By: Jamie Tritschler, Athletic Communications Intern
As Head Coach Michelle Jacquette enters her first season at Penn State Brandywine, she looks to continue the women's soccer team's success as she incorporates her experience from coaching and playing at the collegiate level.
JT: How long have you been coaching soccer? Where else have you coached prior to Penn State Brandywine?
MJ: I've been coaching soccer for over 15 years. I started coaching college right out of college and haven't looked back since. I love soccer and I have been extremely lucky to get the opportunity to do what I love. I've coached at The College of Southern Maryland, Gwynedd Mercy University, Neumann University and Bryn Mawr College.
JT: Were you a former athlete? Talk about that experience, where you played, what position, etc.
MJ: I've played soccer all my life. I'm going to date myself, but when I played, even into high school, there were not girls teams so I played with the boys. I think that has helped me be a better coach because I was able to experience a lot of different coaching styles both on the male and female side of things. For college, I went away across the country to Pepperdine University and really just didn't like it. I came back home to Maryland and ended up playing at The College of Southern Maryland.
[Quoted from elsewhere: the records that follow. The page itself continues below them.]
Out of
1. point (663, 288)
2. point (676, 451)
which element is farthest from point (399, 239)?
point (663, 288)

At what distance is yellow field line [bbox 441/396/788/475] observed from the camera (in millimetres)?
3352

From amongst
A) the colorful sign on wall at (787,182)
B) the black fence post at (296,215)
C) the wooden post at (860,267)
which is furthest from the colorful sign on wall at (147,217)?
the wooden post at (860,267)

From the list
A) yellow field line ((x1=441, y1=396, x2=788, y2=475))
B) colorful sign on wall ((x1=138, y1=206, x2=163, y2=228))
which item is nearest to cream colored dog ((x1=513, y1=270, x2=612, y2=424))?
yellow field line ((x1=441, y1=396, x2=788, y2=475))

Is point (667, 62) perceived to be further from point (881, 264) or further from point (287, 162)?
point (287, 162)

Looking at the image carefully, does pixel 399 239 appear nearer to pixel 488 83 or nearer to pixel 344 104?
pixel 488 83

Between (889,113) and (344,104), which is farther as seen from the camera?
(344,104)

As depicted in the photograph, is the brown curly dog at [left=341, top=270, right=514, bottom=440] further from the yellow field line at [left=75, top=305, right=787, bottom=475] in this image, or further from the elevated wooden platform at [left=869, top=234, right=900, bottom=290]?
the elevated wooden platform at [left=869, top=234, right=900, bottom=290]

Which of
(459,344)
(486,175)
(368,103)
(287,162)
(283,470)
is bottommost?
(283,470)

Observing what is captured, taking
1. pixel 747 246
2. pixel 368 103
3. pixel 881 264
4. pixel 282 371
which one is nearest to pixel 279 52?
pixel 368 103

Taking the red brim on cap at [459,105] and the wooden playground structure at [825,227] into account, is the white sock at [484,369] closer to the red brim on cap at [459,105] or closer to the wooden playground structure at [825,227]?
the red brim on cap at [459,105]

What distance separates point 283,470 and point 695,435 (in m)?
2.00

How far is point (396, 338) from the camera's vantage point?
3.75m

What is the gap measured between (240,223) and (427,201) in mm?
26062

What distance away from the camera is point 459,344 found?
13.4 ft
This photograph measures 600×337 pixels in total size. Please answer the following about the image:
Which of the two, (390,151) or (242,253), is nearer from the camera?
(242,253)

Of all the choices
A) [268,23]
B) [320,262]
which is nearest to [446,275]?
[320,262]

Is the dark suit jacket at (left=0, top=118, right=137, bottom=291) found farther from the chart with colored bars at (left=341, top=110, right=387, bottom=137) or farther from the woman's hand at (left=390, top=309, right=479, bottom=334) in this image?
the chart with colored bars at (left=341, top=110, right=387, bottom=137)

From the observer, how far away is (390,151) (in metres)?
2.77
JT: Who were your mentors, both as a player and as a coach?
MJ: As a player I always looked up to the older players on my teams. I was very fortunate to have teammates that were willing to share the knowledge they had learned on the field in order to make their team the best it could possibly be. As a coach, I've had the opportunity to work with a lot of different head coaches and I was able to take something from each of them and incorporate it into my coaching. For example, one coach I coached with was a speechwriter and he gave the most incredible, uplifting, inspiring pre-game and post-game team talks. Another coach was more of a track coach and I learned a lot of speed training and running techniques from him. Everyone I've had the chance to coach with has taught me something; it's my job to see it and use their knowledge to make me a better coach.
JT: What attracted you to the position at Penn State Brandywine?
MJ: I was informed of the opening at Penn State Brandywine by the current men's coach [Jesse Zafiratos]. We had coached with and against each other at times in our coaching careers. He spoke very highly of the school and the soccer programs so it peaked my interest. After getting the chance to speak with the Athletic Director [Sarah Kurpel] and some of the athletic department staff, I knew he was right. Everyone was wonderful and it seemed like a good fit for me and the right step to take in my coaching career.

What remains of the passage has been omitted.